Prompt
Below this line are records; transcribe exactly the lines between the one holding "šité tulipány:))" and the one holding "Η Ναταλία Βοντιάνοβα", inclusive, and omit the pictures.

Data records
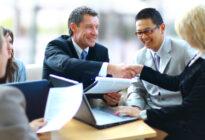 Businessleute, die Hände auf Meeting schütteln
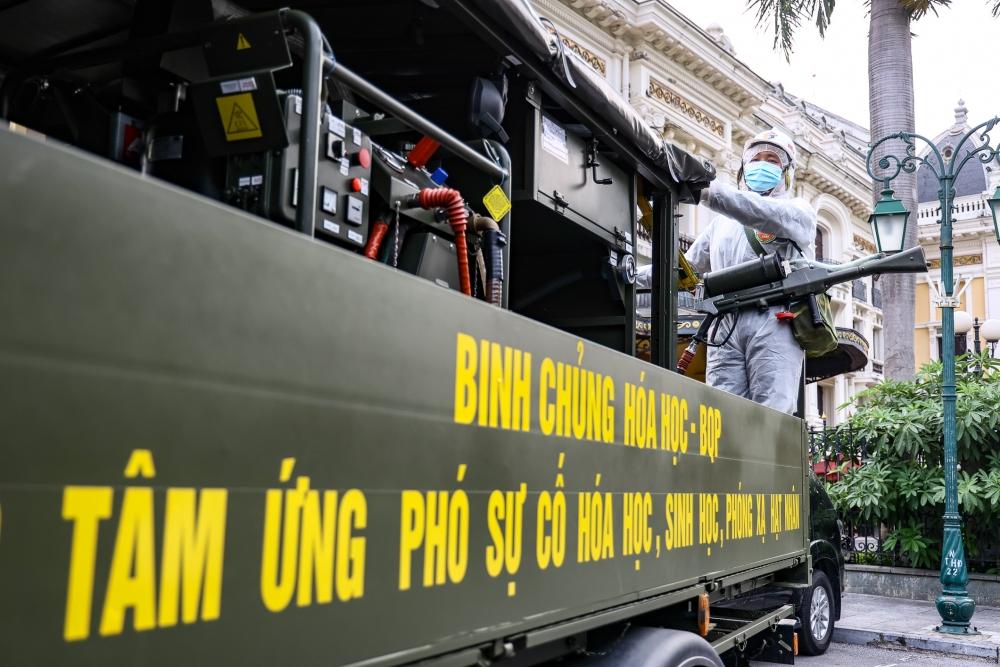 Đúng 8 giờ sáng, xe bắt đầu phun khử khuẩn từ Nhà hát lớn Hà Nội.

==

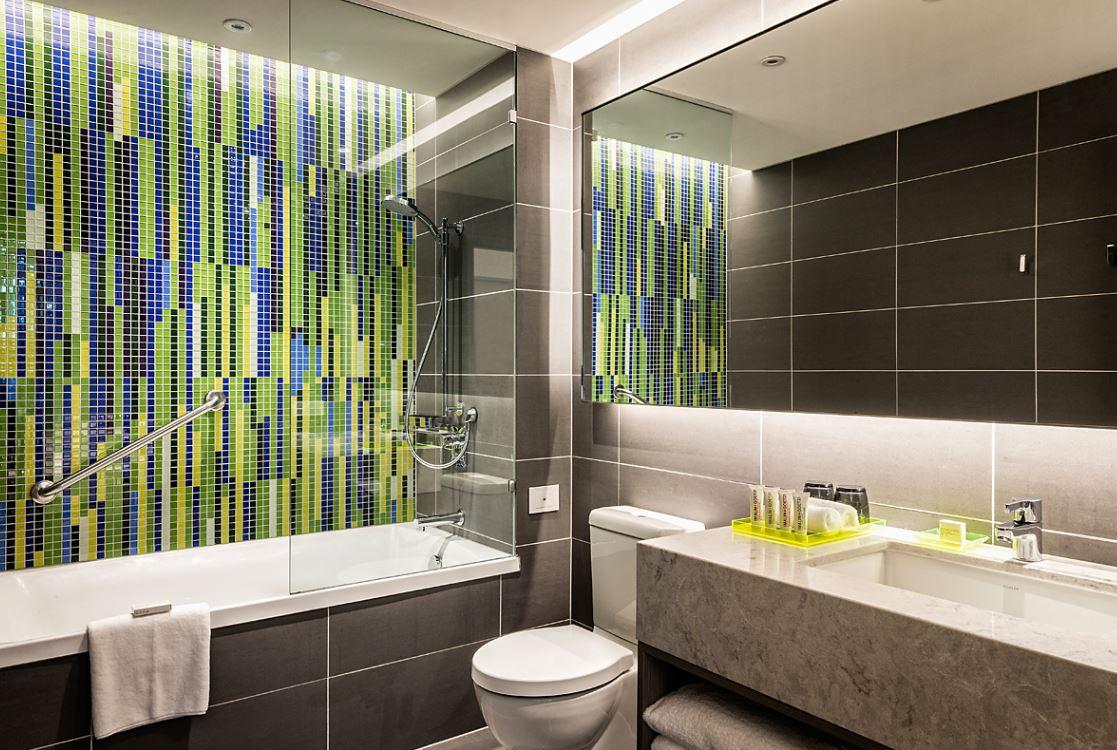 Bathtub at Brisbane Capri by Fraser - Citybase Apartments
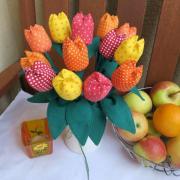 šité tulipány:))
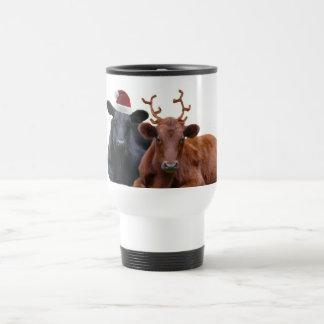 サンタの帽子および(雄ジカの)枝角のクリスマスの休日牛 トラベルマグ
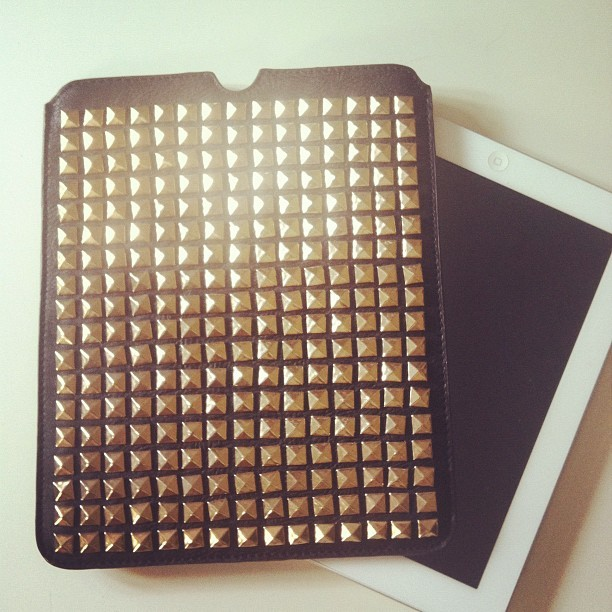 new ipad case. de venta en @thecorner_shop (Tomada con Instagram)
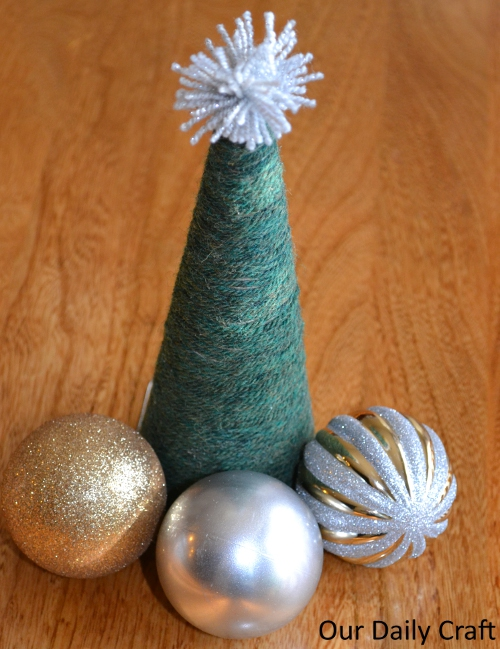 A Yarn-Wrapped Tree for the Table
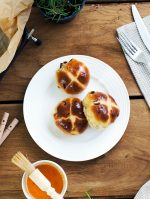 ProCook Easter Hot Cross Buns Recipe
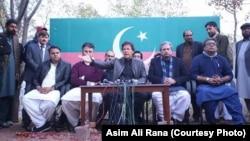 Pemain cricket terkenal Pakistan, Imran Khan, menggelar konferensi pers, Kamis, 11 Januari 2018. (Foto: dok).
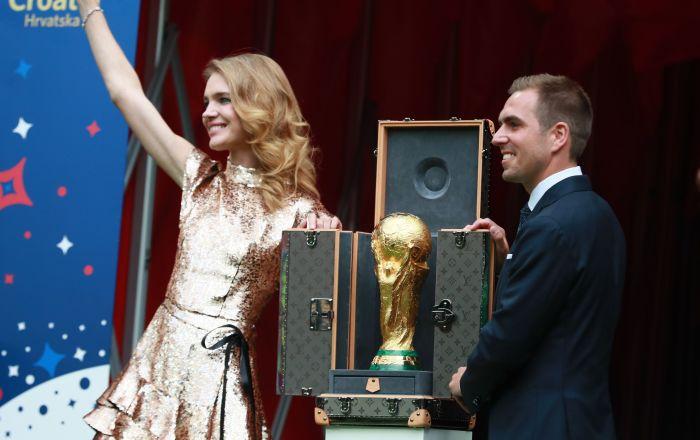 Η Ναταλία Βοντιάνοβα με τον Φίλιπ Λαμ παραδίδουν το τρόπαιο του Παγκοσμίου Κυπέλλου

...

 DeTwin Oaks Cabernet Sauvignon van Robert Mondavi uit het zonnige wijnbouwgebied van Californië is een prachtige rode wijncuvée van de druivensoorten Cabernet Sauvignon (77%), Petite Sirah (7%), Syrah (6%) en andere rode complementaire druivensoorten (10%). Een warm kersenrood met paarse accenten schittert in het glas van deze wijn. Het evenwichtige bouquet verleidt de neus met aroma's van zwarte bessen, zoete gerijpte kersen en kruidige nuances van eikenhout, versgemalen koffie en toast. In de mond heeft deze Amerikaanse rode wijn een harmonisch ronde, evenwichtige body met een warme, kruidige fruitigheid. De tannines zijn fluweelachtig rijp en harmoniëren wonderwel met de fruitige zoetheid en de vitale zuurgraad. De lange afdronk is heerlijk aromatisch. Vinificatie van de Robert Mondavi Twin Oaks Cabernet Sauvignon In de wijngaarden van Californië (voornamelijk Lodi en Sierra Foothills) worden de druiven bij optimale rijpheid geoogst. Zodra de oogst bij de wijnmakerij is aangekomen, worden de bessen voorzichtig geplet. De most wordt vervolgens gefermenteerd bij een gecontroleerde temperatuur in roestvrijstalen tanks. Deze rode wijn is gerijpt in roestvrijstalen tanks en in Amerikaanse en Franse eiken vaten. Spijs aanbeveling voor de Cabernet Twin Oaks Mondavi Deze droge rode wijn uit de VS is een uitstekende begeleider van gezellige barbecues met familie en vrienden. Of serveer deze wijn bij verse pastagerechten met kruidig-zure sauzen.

Task output
 šité tulipány:))
 サンタの帽子および(雄ジカの)枝角のクリスマスの休日牛 トラベルマグ
 new ipad case. de venta en @thecorner_shop (Tomada con Instagram)
 A Yarn-Wrapped Tree for the Table
 ProCook Easter Hot Cross Buns Recipe
 Pemain cricket terkenal Pakistan, Imran Khan, menggelar konferensi pers, Kamis, 11 Januari 2018. (Foto: dok).
 Η Ναταλία Βοντιάνοβα με τον Φίλιπ Λαμ παραδίδουν το τρόπαιο του Παγκοσμίου Κυπέλλου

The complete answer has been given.